"""

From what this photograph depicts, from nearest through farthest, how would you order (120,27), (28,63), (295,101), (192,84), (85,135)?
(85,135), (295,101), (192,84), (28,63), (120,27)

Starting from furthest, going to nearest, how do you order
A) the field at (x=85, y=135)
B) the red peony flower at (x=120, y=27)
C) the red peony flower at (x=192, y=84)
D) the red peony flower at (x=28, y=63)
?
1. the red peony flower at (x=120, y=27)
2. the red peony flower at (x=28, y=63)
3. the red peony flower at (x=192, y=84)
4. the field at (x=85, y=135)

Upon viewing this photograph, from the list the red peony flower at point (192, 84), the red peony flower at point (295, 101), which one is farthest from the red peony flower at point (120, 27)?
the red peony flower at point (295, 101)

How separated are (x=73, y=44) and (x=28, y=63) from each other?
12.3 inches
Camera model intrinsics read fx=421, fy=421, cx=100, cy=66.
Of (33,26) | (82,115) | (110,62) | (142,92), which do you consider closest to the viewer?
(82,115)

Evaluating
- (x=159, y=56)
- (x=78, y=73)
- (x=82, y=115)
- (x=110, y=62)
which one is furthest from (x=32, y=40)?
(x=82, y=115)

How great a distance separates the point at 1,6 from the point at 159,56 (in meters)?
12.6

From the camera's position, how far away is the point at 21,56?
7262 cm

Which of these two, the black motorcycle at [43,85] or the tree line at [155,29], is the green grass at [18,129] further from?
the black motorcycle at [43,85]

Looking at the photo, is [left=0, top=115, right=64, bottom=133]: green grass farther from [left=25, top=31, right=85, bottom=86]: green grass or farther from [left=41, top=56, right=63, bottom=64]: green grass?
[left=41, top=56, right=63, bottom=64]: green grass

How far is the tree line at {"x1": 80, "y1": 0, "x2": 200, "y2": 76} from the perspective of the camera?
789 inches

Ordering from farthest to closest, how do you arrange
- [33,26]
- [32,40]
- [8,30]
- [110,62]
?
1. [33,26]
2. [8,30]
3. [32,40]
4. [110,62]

"""

Task details.
Copy all of the material above word for word, keeping every line as it appears.

Worked answer.
From what this photograph depicts, from nearest through farthest, how would you order (120,27), (28,63), (295,101), (192,84), (85,135)?
(85,135), (295,101), (192,84), (28,63), (120,27)

Starting from furthest, going to nearest, how do you order
A) the field at (x=85, y=135)
B) the red peony flower at (x=120, y=27)
C) the red peony flower at (x=192, y=84)
D) the red peony flower at (x=28, y=63)
?
1. the red peony flower at (x=120, y=27)
2. the red peony flower at (x=28, y=63)
3. the red peony flower at (x=192, y=84)
4. the field at (x=85, y=135)

Upon viewing this photograph, from the list the red peony flower at point (192, 84), the red peony flower at point (295, 101), which one is farthest from the red peony flower at point (120, 27)?
the red peony flower at point (295, 101)

How separated are (x=73, y=44) and (x=28, y=63) from each other?
12.3 inches
Camera model intrinsics read fx=421, fy=421, cx=100, cy=66.
Of (33,26) | (82,115) | (110,62) | (142,92), which do you consider closest to the viewer?
(82,115)

Evaluating
- (x=159, y=56)
- (x=78, y=73)
- (x=82, y=115)
- (x=110, y=62)
which one is furthest from (x=32, y=40)?
(x=82, y=115)

How great a distance separates the point at 1,6 from the point at 159,56 (in meters)?
12.6

From the camera's position, how far away is the point at 21,56?
7262 cm

Which of these two, the black motorcycle at [43,85] or the tree line at [155,29], is the green grass at [18,129] further from?
the black motorcycle at [43,85]

Looking at the photo, is [left=0, top=115, right=64, bottom=133]: green grass farther from [left=25, top=31, right=85, bottom=86]: green grass or farther from [left=41, top=56, right=63, bottom=64]: green grass?
[left=41, top=56, right=63, bottom=64]: green grass

How far is the tree line at {"x1": 80, "y1": 0, "x2": 200, "y2": 76} from the perspective of the camera?
789 inches

Ordering from farthest to closest, how do you arrange
- [33,26]
- [32,40]
- [8,30]
- [110,62]
?
1. [33,26]
2. [8,30]
3. [32,40]
4. [110,62]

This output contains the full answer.